INSTRUCTION:
Please pick up the passage on Community Power's Green Power purchasing below and continue it from its final sentence, leaving the lines after it aside.

QUOTED PASSAGE:
The administrative model that Community Power is pursuing is one in which the Community Power partners will select a retailer on their ability to meet the Community Power objectives. There will be a contract between Community Power and the retailer that will oversee service delivery to consumers, information exchange and payment to Community Power for cost recovery and program delivery purposes. Residents, organisations and businesses will take up a ‘Community Power’ contract offer directly with the selected retailer. The relationship between consumers and Community Power will be one of quality control and service delivery of energy management programs. It is anticipated that this model should minimise administrative burden and risk to the Community Power partners but optimise the opportunity to monitor changes in electricity consumption and influence customers’ energy use behaviour. In addition there is the potential to influence electricity retailers and drive the development of innovative quality products.

Community Power is planning to reduce greenhouse gas emissions in the first instance through the purchase of a component Green Power (and possibly some non-accredited green energy). The models we are pursuing in relation to the incorporation of Green Power are designed to encourage maximum take-up of the Community Power offer (and therefore Green Power) by both residents who are environmentally concerned and those who may place a higher priority on pricing and/or service delivery considerations. Notably, the purchase of Green Power allows for significant greenhouse reductions with no real behaviour change required from customers (other than signing the contract).

The first model would build in an optimal percentage of Green Power across the group purchase. The optimal amount would depend on savings achieved through the bulk purchase of ‘black power’ so that the overall energy price will still be marginally cheaper than what a household outside of the purchasing group would pay. This optimal percentage of Green Power would apply to all group customers with the option for individual customers to purchase a higher percentage of Green Power if desired.

The second model is similar to the first but would include a shandy mix of accredited Green Power and green energy sourced from Sustainable Energy Development Authority (SEDA) — approved generation that may not be eligible for Green Power accreditation. SEDA — approved generation that is not eligible for Green Power is produced by generators commissioned prior to 1997. In order to drive investment in the renewable energy industry Green Power requires 80% of green energy to be sourced from post 1997 sources. While the aim of this requirement is positive, there is the possibility of pre 1997 accredited generators closing because without a significant share of the Green Power market they are no longer cost competitive.

INFORMATION SHOWN:

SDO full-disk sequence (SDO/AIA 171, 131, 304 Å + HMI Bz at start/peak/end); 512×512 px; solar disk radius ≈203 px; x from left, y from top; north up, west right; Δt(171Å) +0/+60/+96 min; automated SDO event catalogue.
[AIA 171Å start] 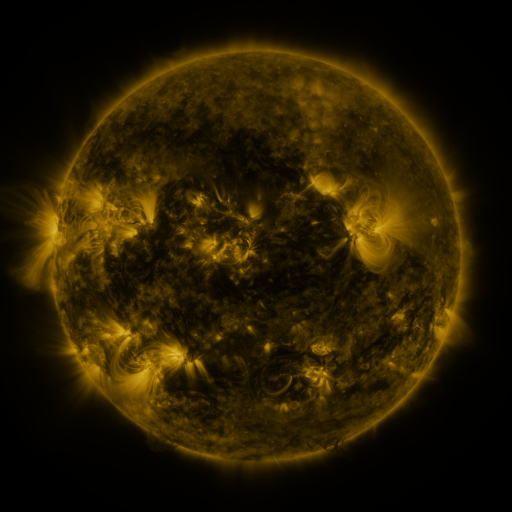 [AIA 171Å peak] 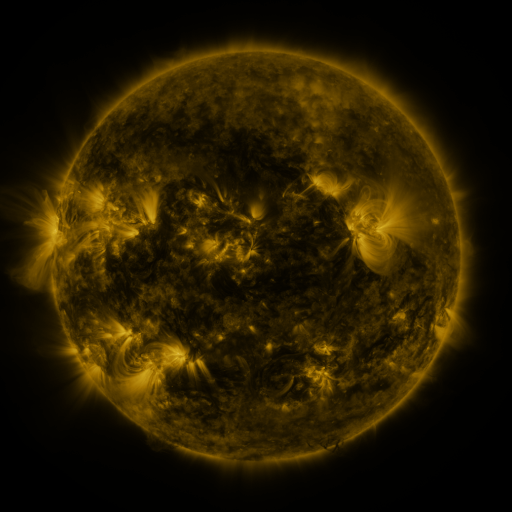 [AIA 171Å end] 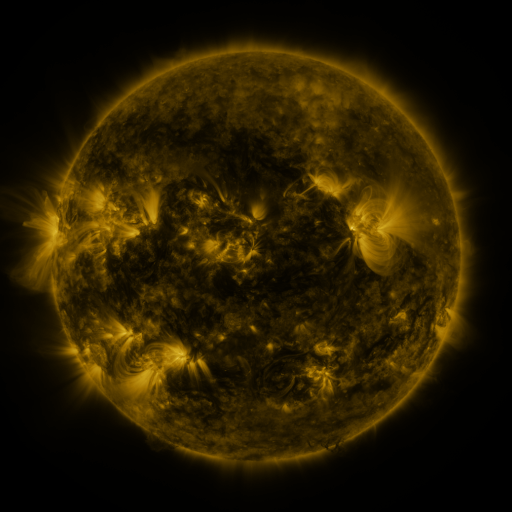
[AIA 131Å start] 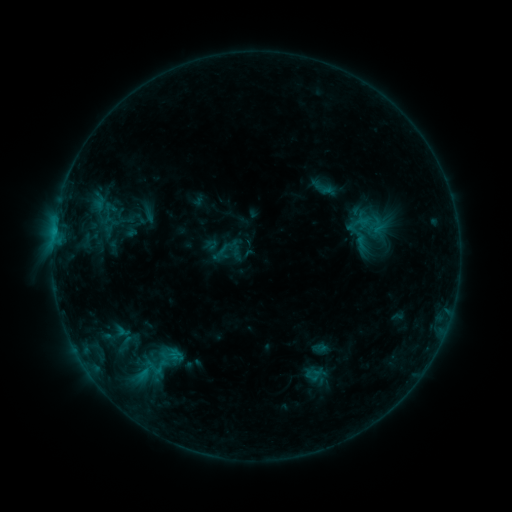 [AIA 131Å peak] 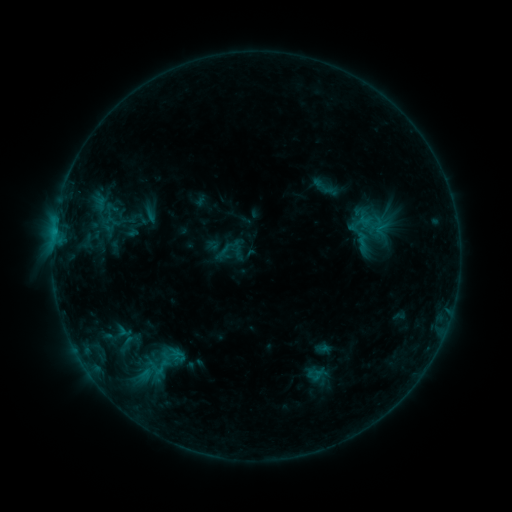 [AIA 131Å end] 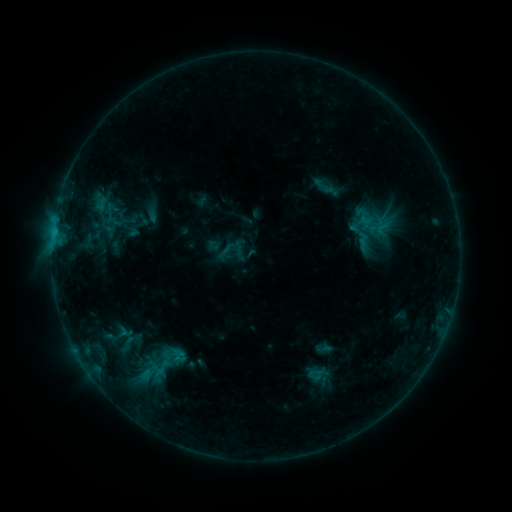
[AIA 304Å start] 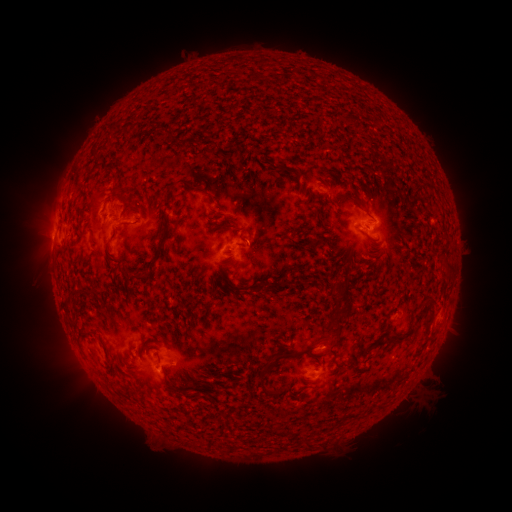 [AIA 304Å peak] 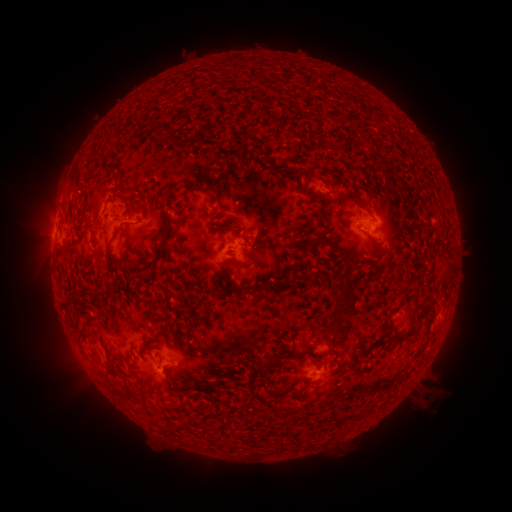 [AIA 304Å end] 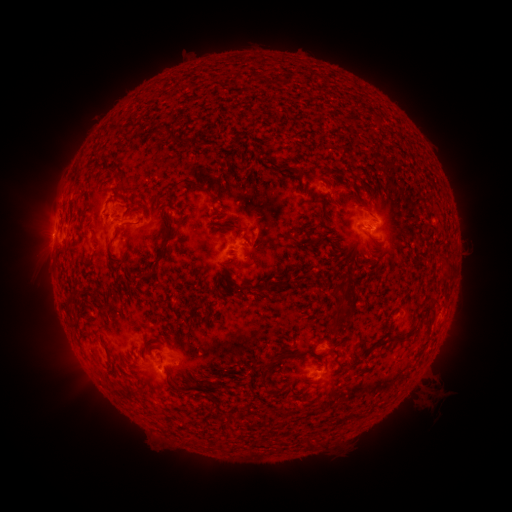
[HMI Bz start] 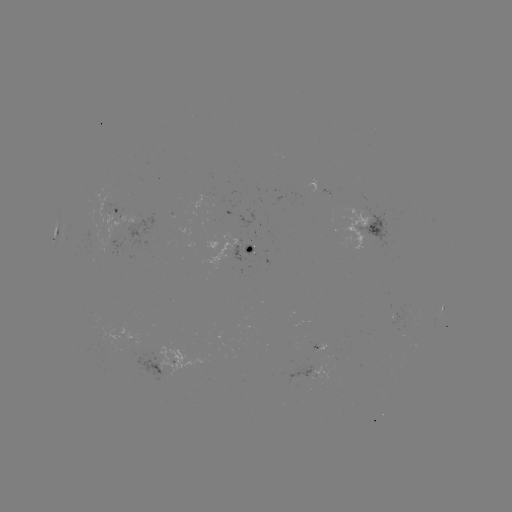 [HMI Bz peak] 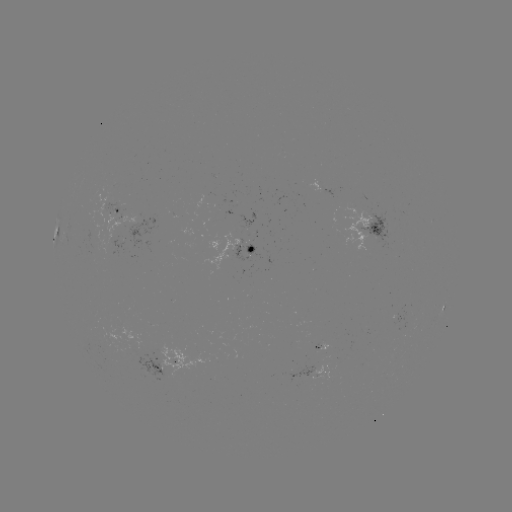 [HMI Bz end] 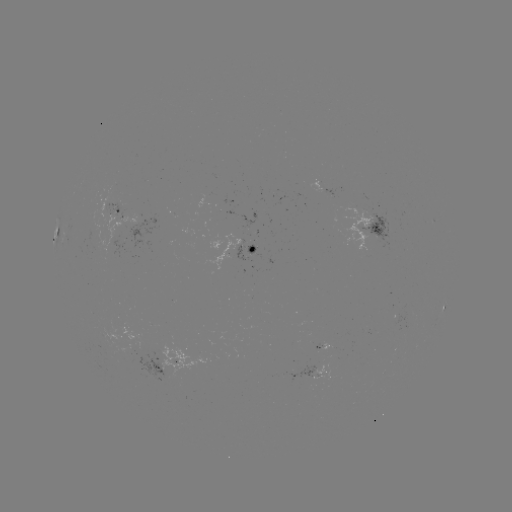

RESULT FOR THIS EXERCISE:
The benefits of this ‘shandy’ model are larger greenhouse gas savings as non-accredited green energy is significantly cheaper than Green Power. The purchase could also be regarded as supporting older renewable energy generators that may be in danger of closing unless their product is differentiated in preference to ‘black’ electricity. The major drawback of this model is the challenge to communicate effectively the difference to residents and businesses between Green Power and green energy sourced from SEDA-approved generation. This is not an insignificant issue. Awareness and understanding of Green Power are still relatively low. The Final Report on Community Perceptions Regarding Green Power in Victoria, commissioned by Energy Efficiency Victoria (now the Sustainable Energy Authority Victoria) in 1999 indicated that while 25% of people were familiar with the name ‘Green Power’ less than half of them understood what it entails. These figures may well be lower in communities from diverse cultural backgrounds and lower socioeconomic standing. The partner organisations have been committed to supporting and facilitating the uptake of Green Power and the purchase of a mix of Green Power and green energy may confuse the issue.

Further greenhouse reductions are anticipated through energy management programs that Community Power will deliver to Community Power customers. These programs may include free or subsidised energy audits of homes or small businesses, interest free loans for approved energy efficiency works, education and awareness programs, rebates on energy efficient appliances, heating or hot water services and renewable energy technologies such as solar panels or solar hot water systems. The potential exists to develop partnership programs with the electricity retailer to pilot the roll-out of smart meters to households and to explore demand management strategies particularly with households and businesses that use air conditioning. Through data recovery from the electricity retailers Community Power will be in a position to monitor the success of various programs and specifically target households with large bills.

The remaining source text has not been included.